**AIM OF THE EXERCISE**
Turn every line of the entries below into a JSON list of strings, one string per line, skipping blank lines.
Begin DATA IN THIS EXERCISE
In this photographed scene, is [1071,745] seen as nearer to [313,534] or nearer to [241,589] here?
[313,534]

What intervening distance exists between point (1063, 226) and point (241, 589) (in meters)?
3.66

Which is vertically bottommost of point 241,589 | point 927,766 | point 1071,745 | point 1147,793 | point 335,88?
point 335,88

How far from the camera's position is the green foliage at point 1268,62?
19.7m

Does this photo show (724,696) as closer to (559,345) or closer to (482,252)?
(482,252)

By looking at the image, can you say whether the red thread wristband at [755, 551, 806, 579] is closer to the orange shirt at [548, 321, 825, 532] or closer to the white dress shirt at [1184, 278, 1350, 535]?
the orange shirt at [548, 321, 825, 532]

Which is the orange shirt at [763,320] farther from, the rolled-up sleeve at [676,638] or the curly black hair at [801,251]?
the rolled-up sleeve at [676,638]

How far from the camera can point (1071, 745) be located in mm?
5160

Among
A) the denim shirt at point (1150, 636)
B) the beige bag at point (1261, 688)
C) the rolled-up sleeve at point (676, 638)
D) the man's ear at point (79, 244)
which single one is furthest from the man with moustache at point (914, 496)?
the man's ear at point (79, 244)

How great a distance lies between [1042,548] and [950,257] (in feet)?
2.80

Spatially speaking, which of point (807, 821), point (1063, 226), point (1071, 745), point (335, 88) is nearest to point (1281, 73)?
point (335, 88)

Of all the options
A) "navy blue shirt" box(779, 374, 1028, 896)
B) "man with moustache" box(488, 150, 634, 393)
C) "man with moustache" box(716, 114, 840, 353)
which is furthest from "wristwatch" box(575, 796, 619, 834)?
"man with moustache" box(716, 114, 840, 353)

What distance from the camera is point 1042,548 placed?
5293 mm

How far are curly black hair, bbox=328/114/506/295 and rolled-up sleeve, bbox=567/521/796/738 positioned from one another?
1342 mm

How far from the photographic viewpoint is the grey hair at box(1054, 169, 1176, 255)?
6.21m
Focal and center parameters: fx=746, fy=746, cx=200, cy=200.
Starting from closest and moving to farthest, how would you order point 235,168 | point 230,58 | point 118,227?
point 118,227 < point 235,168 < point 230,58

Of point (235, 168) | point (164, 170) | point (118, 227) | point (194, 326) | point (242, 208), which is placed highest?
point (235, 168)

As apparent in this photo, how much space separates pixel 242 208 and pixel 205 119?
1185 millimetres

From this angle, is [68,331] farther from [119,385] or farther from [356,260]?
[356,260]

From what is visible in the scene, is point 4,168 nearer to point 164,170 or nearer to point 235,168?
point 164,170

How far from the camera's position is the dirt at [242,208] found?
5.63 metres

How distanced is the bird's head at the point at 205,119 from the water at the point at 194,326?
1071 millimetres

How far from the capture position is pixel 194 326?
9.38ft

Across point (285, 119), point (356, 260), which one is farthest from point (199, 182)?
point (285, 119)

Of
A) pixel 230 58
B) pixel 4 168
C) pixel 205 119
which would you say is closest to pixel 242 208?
End DATA IN THIS EXERCISE
**SOLUTION TO THIS PROBLEM**
[
  "In this photographed scene, is [1071,745] seen as nearer to [313,534] or nearer to [241,589] here?",
  "[313,534]",
  "What intervening distance exists between point (1063, 226) and point (241, 589) (in meters)?",
  "3.66",
  "Which is vertically bottommost of point 241,589 | point 927,766 | point 1071,745 | point 1147,793 | point 335,88?",
  "point 335,88",
  "How far from the camera's position is the green foliage at point 1268,62?",
  "19.7m",
  "Does this photo show (724,696) as closer to (559,345) or closer to (482,252)?",
  "(482,252)",
  "By looking at the image, can you say whether the red thread wristband at [755, 551, 806, 579] is closer to the orange shirt at [548, 321, 825, 532] or closer to the white dress shirt at [1184, 278, 1350, 535]?",
  "the orange shirt at [548, 321, 825, 532]",
  "Which is the orange shirt at [763,320] farther from, the rolled-up sleeve at [676,638] or the curly black hair at [801,251]?",
  "the rolled-up sleeve at [676,638]",
  "How far from the camera can point (1071, 745) be located in mm?",
  "5160",
  "Among",
  "A) the denim shirt at point (1150, 636)",
  "B) the beige bag at point (1261, 688)",
  "C) the rolled-up sleeve at point (676, 638)",
  "D) the man's ear at point (79, 244)",
  "which single one is furthest from the man with moustache at point (914, 496)?",
  "the man's ear at point (79, 244)",
  "How great a distance lies between [1042,548] and [950,257] (in feet)?",
  "2.80",
  "Spatially speaking, which of point (807, 821), point (1063, 226), point (1071, 745), point (335, 88) is nearest to point (1281, 73)?",
  "point (335, 88)",
  "Of all the options",
  "A) \"navy blue shirt\" box(779, 374, 1028, 896)",
  "B) \"man with moustache\" box(488, 150, 634, 393)",
  "C) \"man with moustache\" box(716, 114, 840, 353)",
  "which is furthest from \"wristwatch\" box(575, 796, 619, 834)?",
  "\"man with moustache\" box(716, 114, 840, 353)",
  "What distance from the camera is point 1042,548 placed?",
  "5293 mm",
  "How far are curly black hair, bbox=328/114/506/295 and rolled-up sleeve, bbox=567/521/796/738 positioned from one another?",
  "1342 mm",
  "How far from the photographic viewpoint is the grey hair at box(1054, 169, 1176, 255)?",
  "6.21m",
  "Focal and center parameters: fx=746, fy=746, cx=200, cy=200.",
  "Starting from closest and moving to farthest, how would you order point 235,168 | point 230,58 | point 118,227?",
  "point 118,227 < point 235,168 < point 230,58",
  "Of point (235, 168) | point (164, 170) | point (118, 227) | point (194, 326) | point (242, 208), which is placed highest?",
  "point (235, 168)",
  "As apparent in this photo, how much space separates pixel 242 208 and pixel 205 119?",
  "1185 millimetres",
  "From this angle, is [68,331] farther from [119,385] or farther from [356,260]?",
  "[356,260]",
  "From what is visible in the scene, is point 4,168 nearer to point 164,170 or nearer to point 235,168?",
  "point 164,170",
  "How far from the camera's position is the dirt at [242,208] found?",
  "5.63 metres",
  "How distanced is the bird's head at the point at 205,119 from the water at the point at 194,326?",
  "1071 millimetres",
  "How far from the capture position is pixel 194 326?",
  "9.38ft",
  "Across point (285, 119), point (356, 260), which one is farthest from point (199, 182)?",
  "point (285, 119)",
  "Of",
  "A) pixel 230 58",
  "B) pixel 4 168",
  "C) pixel 205 119",
  "which would you say is closest to pixel 242 208?"
]